HC Deb 23 April 1991 vol 189 c893
8. Mr. Bill Michie

To ask the Secretary of State for Education and Science what decisions he has made about the publication of the tests of seven-year-olds.

Mr. Eggar

I expect schools to publish their results this summer. They have certainly been encouraged to do so.

Mr. Michie

The Secretary of State must be aware of the concern about the publication of crude aggregate figures, which could lead to a false market in schools. Therefore, as I understand it, authorities such as Sheffield will not publish the results this year. Will the Secretary of State rethink the matter and allow local authorities the discretion to decide whether to publish?

Mr. Eggar

I have to say to the hon. Gentleman that, at the moment, parents make judgments about schools on hearsay, on subjective values. Surely it is right that where there are objective assessments of how a school is doing, that information should be in the public domain to enable parents to choose between schools on a better-informed basis.

Mr.

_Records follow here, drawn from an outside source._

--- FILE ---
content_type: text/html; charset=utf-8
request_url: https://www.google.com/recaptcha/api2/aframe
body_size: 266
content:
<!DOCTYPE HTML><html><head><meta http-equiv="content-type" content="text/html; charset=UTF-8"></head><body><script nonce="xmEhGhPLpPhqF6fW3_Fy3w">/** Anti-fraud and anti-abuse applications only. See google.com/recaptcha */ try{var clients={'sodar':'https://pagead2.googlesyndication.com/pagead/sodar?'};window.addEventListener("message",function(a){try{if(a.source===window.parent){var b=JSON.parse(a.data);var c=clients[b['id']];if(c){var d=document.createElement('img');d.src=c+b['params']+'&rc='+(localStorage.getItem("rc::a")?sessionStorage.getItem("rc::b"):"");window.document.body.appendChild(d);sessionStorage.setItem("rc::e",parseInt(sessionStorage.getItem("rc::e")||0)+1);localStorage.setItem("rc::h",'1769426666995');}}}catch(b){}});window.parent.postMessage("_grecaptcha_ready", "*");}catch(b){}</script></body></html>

Patrick Thompson

Will my hon. Friend confirm that the publication and provision of tests for seven-year-olds does not necessarily mean that our children are being branded as failures in any way? Will he explain to Opposition Members and others who are providing a misleading impression of Government policy that this is a good policy, that it is right for our young people and that it should not be misrepresented in such a way?

Mr. Eggar

I agree absolutely with my hon. Friend, who has much experience in this area. The purpose of the tests is to assess how children are doing and to identify weaknesses and strengths, so that weaknesses can be remedied and strengths further enhanced.

Ms. Gordon

Will the Minister explain the connection between the proposals to publish tests of seven-year-old children and the outrageous treatment of Culloden school, which will exacerbate children's problems and not help them? Is that an attempt to stampede parents, who know that the tests for seven-year-olds will be severely damaging to their children's self-image and self-confidence, into supporting them?

Mr. Eggar

I am extremely surprised at the attitude of the hon. Lady. HMI made an objective assessment of Culloden. I should have thought that it was in her constituents' interests to ensure that that school remedies the defects identified by HMI in a way that will benefit children and parents.